By that time Theodore Jr. was a sturdy lad of 19 who liked to collect butterflies and beetles and to frequent the Smithsonian Institution. He was a sophomore at Harvard, traditional Roosevelt college. Two years younger was tall, lanky Kermit, then at Groton. Archibald ("Archie") was 12, not too old to romp with Quentin, 9, mischievous leader of his "White House Gang." Quieter than her half-sister was amiable Ethel.
From the White House, Mr. Roosevelt went momentously into the heart of Africa. Kermit, fond of cameras, went along as official photographer. Three years ago Kermit again went on an expedition, this time with Theodore Jr. In Asia they bagged many a rare beast for Chicago's Field Museum (No. 1 Quarry: a giant panda ). Last week Kermit headed a New York Zoological Society Committee to measure North American game captures, to authenticate "biggest" records.
Theodore Jr., more than the others, deliberately patterned his life on his father's. Like his father, he was Assistant Secretary of the Navy. Unlike his father, he ran for Governor of New York and lost. In 1929 he was appointed Governor of Porto Rico, a small job but better than none. Imitating his father's smile he twirled his top hat above his head when he landed at San Juan in a gesture so typically Rooseveltian that the crowd yelled with delight.
Too busy to ahunting go was Archibald. In 1924 as a minor employe of Sinclair Oil Co. he gave the Senate evidence against his employer which was the first big break in the oil scandals. He transferred to Roosevelt & Sons, bankers, was made a partner in 1926, representing the fifth Roosevelt generation in the firm.
Of the two daughters, "Princess Alice," as Mrs. Longworth, is more prominent, occupies a strategic position in Washington. Ethel, now Mrs. Richard Derby, lives quietly in Oyster Bay. Except for Alice, whose daughter Paulina is now 6, each of the Roosevelt children has obeyed his father's command for large families to combat "race suicide." Ethel has three living children, a son having died in 1922; her brothers each have four.
In Oyster Bay lives Mrs. Edith Kermit Carow Roosevelt. In secluded dignity she is quietly proud of Roosevelts past & present. She recalls that black day in July 1918 when word came that Quentin had been killed in the Air Service in France while Theodore Jr., a major, was wounded and Archibald was recovering from wounds. She knew that if her husband were alive he would say: "Bully! Bully!" at Kermit's acquisition of one of the biggest U. S. shipping groups.

*****

◆ **WRITTEN TASK**:
Please copy the part of the Roosevelt family passage starting with "Theodore Jr., more" and going on through "yelled with delight.", word for word.

◆ **SUPPLIED MATERIAL**:

*****

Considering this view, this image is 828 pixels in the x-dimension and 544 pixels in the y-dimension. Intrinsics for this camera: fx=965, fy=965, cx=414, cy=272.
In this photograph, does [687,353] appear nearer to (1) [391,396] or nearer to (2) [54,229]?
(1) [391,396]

*****

◆ **ANSWER BELOW**:
Theodore Jr., more than the others, deliberately patterned his life on his father's. Like his father, he was Assistant Secretary of the Navy. Unlike his father, he ran for Governor of New York and lost. In 1929 he was appointed Governor of Porto Rico, a small job but better than none. Imitating his father's smile he twirled his top hat above his head when he landed at San Juan in a gesture so typically Rooseveltian that the crowd yelled with delight.